Copy out again the lines starting with the one containing "At what distance from the photographer" and going on through the one containing "215 centimetres", with no changes.

━━━

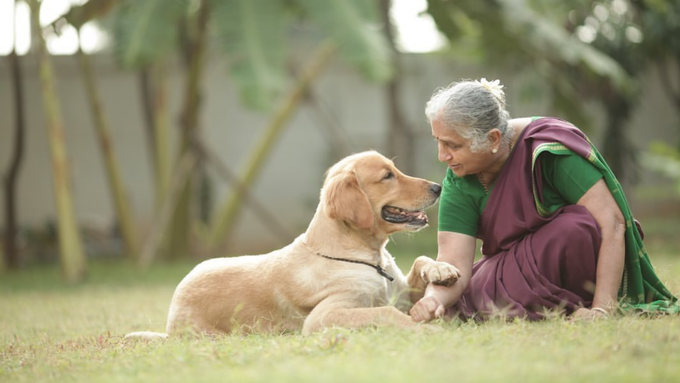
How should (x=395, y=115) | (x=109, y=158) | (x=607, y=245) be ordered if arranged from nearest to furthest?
(x=607, y=245), (x=109, y=158), (x=395, y=115)

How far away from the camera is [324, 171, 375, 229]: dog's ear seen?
470 cm

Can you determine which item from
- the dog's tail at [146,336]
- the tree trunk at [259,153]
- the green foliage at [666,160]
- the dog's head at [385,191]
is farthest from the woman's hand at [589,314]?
the tree trunk at [259,153]

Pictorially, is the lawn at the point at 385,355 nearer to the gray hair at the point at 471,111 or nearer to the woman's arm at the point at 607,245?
the woman's arm at the point at 607,245

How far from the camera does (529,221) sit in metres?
4.59

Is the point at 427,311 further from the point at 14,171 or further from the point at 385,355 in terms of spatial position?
the point at 14,171

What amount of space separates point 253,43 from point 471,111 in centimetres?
650

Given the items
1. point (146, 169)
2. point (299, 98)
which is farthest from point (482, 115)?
point (146, 169)

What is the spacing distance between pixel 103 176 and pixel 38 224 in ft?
4.68

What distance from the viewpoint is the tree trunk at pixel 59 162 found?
9.74 m

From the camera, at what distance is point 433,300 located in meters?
4.44

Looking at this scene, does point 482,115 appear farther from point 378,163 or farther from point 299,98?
point 299,98

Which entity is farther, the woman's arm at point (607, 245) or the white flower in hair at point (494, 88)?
the white flower in hair at point (494, 88)

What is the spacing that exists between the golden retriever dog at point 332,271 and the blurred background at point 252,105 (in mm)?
5257

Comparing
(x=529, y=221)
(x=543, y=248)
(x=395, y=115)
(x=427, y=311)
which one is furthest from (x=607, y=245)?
(x=395, y=115)
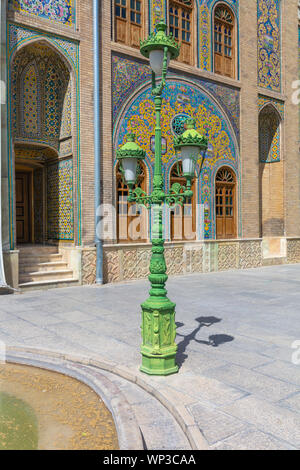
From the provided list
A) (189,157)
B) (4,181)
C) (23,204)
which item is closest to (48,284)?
(4,181)

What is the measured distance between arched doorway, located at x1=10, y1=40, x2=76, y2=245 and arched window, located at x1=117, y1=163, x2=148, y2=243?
48.3 inches

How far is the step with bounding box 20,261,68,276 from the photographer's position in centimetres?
959

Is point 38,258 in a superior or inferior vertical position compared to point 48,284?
superior

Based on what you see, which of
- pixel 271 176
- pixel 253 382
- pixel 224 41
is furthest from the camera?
pixel 271 176

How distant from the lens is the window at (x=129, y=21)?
10.7 meters

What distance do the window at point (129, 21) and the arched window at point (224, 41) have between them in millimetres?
2874

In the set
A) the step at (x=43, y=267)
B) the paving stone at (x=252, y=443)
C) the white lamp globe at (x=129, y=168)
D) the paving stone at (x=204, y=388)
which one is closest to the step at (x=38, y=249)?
the step at (x=43, y=267)

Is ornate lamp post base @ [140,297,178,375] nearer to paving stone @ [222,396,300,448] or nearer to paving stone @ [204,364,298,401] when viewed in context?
paving stone @ [204,364,298,401]

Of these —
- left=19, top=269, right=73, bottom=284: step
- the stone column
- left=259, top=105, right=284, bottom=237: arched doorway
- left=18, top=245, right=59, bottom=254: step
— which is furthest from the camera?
left=259, top=105, right=284, bottom=237: arched doorway

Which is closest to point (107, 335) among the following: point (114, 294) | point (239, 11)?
point (114, 294)

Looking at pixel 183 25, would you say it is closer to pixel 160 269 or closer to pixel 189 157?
pixel 189 157

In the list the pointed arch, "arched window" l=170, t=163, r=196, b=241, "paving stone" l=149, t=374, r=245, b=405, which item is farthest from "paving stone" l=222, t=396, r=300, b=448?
the pointed arch

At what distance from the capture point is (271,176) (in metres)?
15.7

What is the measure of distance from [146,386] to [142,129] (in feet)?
27.7
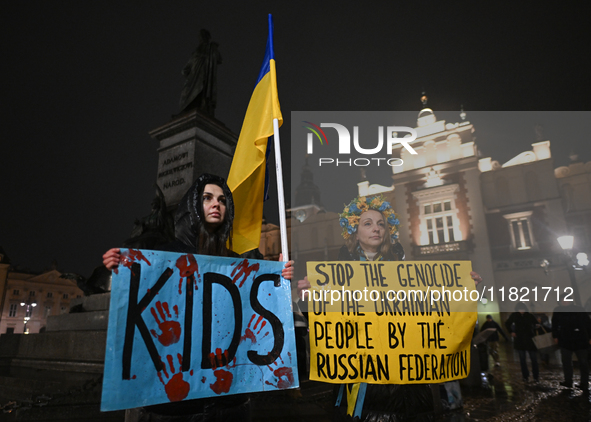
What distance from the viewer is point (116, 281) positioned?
2039 millimetres

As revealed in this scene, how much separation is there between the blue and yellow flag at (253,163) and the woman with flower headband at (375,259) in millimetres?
734

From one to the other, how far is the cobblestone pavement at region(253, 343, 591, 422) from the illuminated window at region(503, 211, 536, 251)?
2689 centimetres

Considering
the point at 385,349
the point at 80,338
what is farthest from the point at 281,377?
the point at 80,338

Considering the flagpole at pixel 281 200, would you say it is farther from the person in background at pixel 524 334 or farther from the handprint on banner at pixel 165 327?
the person in background at pixel 524 334

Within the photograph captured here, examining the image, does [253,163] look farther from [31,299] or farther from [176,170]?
[31,299]

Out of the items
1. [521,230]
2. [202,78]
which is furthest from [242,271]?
[521,230]

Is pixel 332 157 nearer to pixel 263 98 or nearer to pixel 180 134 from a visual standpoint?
pixel 180 134

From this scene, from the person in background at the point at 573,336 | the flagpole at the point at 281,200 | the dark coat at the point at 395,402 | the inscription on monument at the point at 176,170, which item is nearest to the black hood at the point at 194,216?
the flagpole at the point at 281,200

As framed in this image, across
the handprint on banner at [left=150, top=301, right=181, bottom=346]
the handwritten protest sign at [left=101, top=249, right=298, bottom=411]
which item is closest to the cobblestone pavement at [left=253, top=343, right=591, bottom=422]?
the handwritten protest sign at [left=101, top=249, right=298, bottom=411]

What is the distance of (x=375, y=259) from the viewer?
3764 mm

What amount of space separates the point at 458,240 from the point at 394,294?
32175 mm

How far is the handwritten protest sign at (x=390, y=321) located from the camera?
3014 mm

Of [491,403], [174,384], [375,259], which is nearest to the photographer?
[174,384]

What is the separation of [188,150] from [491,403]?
7.27 metres
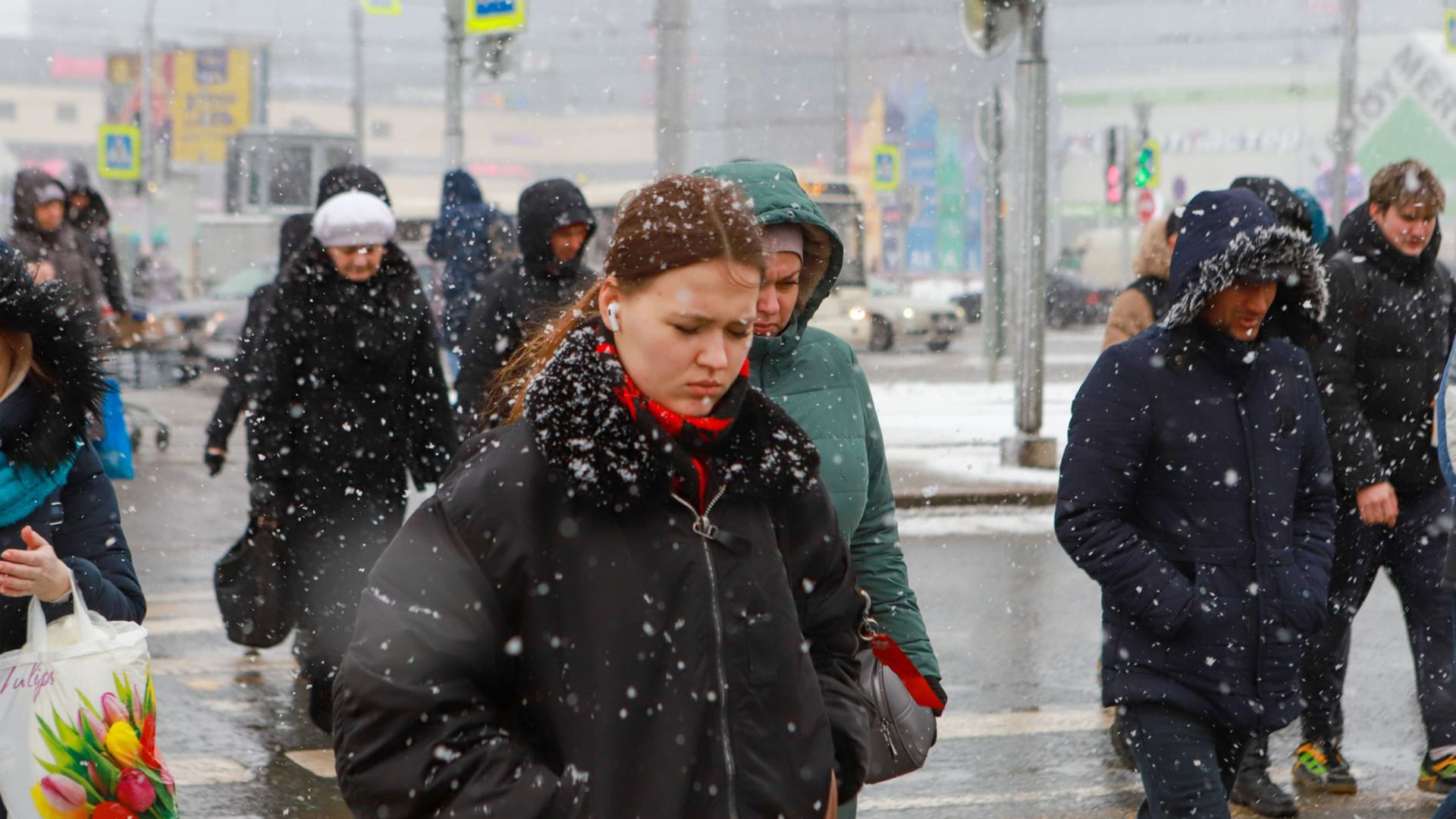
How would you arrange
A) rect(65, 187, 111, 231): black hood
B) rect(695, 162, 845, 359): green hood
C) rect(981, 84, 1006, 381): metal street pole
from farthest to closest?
rect(981, 84, 1006, 381): metal street pole < rect(65, 187, 111, 231): black hood < rect(695, 162, 845, 359): green hood

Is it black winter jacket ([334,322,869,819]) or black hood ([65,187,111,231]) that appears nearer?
black winter jacket ([334,322,869,819])

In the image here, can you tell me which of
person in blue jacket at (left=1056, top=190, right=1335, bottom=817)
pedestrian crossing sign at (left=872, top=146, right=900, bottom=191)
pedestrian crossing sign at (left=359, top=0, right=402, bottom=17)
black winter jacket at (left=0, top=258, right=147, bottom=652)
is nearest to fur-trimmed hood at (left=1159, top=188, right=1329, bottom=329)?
person in blue jacket at (left=1056, top=190, right=1335, bottom=817)

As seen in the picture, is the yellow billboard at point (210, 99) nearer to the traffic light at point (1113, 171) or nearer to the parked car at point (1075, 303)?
the parked car at point (1075, 303)

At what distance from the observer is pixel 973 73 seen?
6234 cm

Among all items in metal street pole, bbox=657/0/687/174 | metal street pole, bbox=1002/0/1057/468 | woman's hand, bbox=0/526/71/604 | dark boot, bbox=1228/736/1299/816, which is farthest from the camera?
metal street pole, bbox=657/0/687/174

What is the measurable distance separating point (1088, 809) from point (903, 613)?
2466mm

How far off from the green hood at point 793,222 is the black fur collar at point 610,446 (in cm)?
87

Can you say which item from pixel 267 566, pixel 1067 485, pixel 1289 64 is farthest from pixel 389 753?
pixel 1289 64

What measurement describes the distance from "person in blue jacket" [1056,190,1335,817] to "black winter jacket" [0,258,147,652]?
2020 millimetres

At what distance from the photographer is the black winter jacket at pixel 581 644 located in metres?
2.14

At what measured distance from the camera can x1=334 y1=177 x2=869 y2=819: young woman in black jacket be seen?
215 centimetres

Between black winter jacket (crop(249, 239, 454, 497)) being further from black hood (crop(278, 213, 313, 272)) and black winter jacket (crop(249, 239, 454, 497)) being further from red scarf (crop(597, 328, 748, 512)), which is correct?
red scarf (crop(597, 328, 748, 512))

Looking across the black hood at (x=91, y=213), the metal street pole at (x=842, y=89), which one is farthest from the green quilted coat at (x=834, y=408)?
the metal street pole at (x=842, y=89)

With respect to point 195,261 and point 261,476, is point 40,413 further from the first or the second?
point 195,261
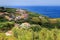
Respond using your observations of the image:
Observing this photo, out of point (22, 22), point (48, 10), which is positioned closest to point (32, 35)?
point (22, 22)

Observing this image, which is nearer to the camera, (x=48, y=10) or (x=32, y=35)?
(x=32, y=35)

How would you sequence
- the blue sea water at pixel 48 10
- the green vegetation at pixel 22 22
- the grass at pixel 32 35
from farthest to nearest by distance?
the blue sea water at pixel 48 10 < the green vegetation at pixel 22 22 < the grass at pixel 32 35

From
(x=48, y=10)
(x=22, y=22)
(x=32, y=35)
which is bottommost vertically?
(x=32, y=35)

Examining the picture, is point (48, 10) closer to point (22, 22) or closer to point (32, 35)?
point (22, 22)

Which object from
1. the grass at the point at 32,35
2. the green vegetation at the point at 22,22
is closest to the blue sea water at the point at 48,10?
the green vegetation at the point at 22,22

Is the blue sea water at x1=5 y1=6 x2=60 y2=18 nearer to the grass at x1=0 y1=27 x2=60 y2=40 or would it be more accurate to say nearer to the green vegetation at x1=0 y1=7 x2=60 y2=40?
the green vegetation at x1=0 y1=7 x2=60 y2=40

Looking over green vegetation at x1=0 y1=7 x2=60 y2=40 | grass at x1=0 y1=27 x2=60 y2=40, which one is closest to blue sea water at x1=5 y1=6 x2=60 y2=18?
green vegetation at x1=0 y1=7 x2=60 y2=40

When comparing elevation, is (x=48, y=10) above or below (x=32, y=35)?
above

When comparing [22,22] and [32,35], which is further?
[22,22]

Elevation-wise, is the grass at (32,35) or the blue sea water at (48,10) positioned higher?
the blue sea water at (48,10)

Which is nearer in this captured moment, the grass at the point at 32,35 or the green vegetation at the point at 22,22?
the grass at the point at 32,35

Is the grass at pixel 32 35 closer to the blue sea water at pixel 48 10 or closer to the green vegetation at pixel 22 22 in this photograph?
the green vegetation at pixel 22 22

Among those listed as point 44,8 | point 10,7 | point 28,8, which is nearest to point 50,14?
point 44,8
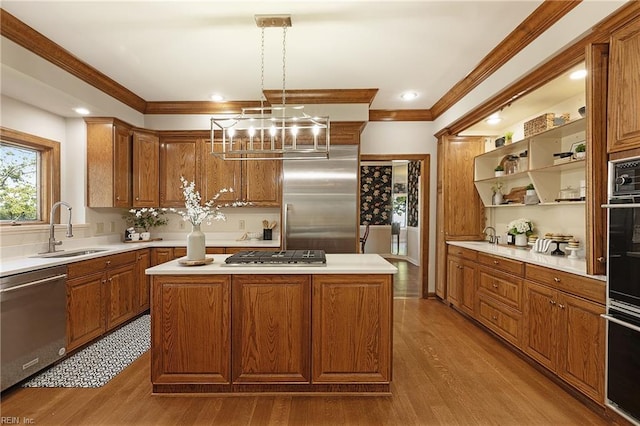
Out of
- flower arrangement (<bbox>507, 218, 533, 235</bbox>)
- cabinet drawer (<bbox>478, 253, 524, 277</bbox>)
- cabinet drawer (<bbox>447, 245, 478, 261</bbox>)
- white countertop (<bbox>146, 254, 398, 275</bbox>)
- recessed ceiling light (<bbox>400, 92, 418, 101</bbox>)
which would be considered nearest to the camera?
white countertop (<bbox>146, 254, 398, 275</bbox>)

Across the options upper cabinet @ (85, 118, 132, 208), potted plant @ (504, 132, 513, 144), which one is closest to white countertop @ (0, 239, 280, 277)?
upper cabinet @ (85, 118, 132, 208)

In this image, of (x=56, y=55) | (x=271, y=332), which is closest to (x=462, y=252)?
(x=271, y=332)

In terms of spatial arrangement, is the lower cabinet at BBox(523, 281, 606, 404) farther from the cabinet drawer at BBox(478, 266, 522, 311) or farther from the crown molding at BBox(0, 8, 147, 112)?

━━━

- **Written solution**
At what distance from the photographer is the black winter jacket at pixel 581 644 located in metres?
2.14

At what measured distance from the camera can x1=334 y1=177 x2=869 y2=819: young woman in black jacket be seen?
215 centimetres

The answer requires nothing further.